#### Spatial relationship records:
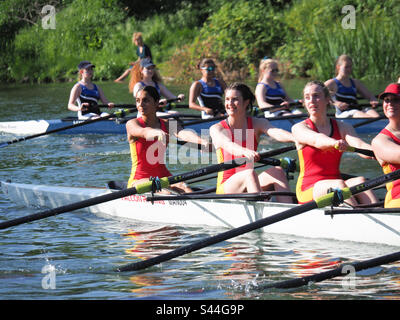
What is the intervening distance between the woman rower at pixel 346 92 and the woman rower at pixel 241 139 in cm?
591

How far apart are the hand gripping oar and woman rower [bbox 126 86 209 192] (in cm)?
169

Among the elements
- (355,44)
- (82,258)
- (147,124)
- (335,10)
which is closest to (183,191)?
(147,124)

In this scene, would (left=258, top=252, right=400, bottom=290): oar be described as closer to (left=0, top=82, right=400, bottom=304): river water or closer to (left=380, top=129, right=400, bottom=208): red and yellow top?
(left=0, top=82, right=400, bottom=304): river water

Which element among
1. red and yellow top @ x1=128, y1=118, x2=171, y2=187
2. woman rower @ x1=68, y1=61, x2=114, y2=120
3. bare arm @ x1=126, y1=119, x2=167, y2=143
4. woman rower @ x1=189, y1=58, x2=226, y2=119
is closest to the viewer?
bare arm @ x1=126, y1=119, x2=167, y2=143

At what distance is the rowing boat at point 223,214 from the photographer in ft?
20.5

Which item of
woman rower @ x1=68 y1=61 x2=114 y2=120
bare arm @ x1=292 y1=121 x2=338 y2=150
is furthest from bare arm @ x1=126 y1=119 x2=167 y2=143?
woman rower @ x1=68 y1=61 x2=114 y2=120

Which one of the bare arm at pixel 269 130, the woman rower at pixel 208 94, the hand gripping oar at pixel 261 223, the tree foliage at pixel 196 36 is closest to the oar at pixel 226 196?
the bare arm at pixel 269 130

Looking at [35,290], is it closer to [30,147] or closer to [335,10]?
[30,147]

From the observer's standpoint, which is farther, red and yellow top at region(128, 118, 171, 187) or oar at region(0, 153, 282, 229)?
red and yellow top at region(128, 118, 171, 187)

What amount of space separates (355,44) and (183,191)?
1403cm

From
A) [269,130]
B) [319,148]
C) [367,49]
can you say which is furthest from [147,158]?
[367,49]

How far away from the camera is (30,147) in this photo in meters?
13.7

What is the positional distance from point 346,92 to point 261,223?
7.66 meters

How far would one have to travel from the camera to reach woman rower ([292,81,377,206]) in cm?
638
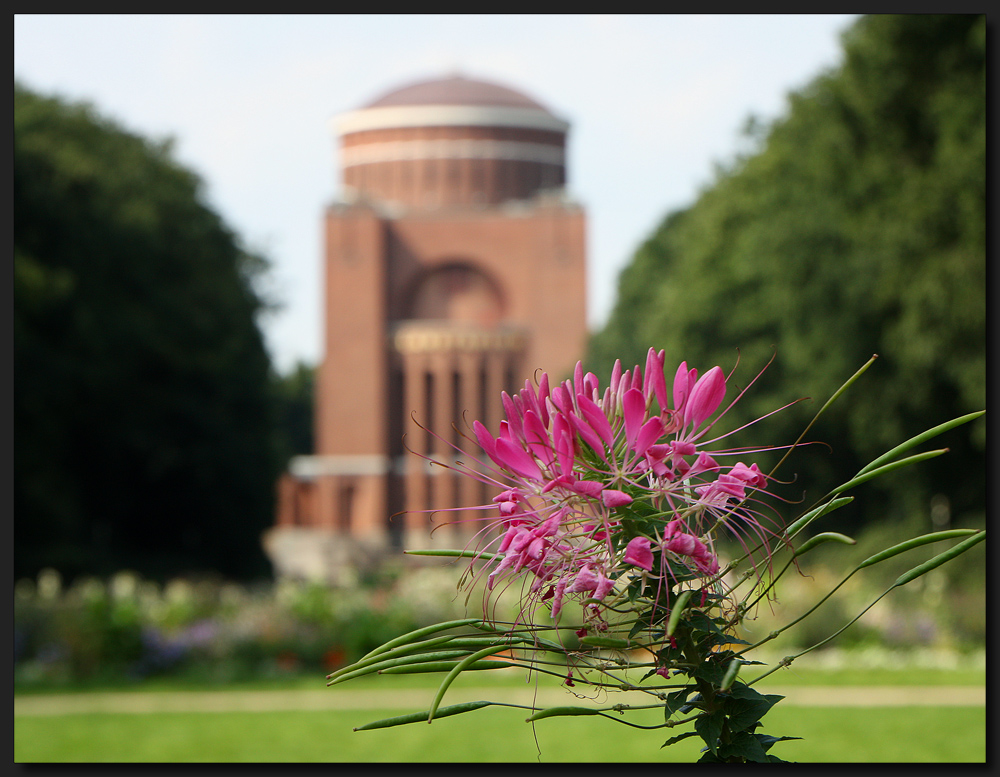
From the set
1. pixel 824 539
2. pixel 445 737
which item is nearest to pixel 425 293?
pixel 445 737

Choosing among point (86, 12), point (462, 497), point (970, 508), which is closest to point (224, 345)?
point (462, 497)

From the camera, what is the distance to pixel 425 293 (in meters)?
48.2

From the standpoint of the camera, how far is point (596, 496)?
1402 mm

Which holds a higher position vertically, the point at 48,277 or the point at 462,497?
the point at 48,277

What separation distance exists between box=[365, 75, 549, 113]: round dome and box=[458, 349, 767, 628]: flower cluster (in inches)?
1856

#### Work to complete:
Could you repeat the records word for word, starting with the line that contains "What is the positional" and running through the end of the records, with the pictures left out?

#### Exercise solution:
What is the positional distance from point 346,92 to point 261,223?
7.66 meters

How far would one have to travel from the camera to reach woman rower ([292,81,377,206]) in cm?
638
From the set
1. pixel 824 539
2. pixel 445 737
which item is nearest to pixel 425 293?
pixel 445 737

Choosing among point (86, 12), point (462, 497), point (970, 508), which is closest to point (224, 345)?
point (462, 497)

From the camera, what is the distance to pixel 425 293 (in meters)?
48.2

From the standpoint of the camera, how far is point (596, 496)?
1402 mm

Which holds a higher position vertically, the point at 48,277 or the point at 462,497?
the point at 48,277

What separation distance exists between box=[365, 75, 549, 113]: round dome and box=[458, 349, 767, 628]: flower cluster (in inches)?
1856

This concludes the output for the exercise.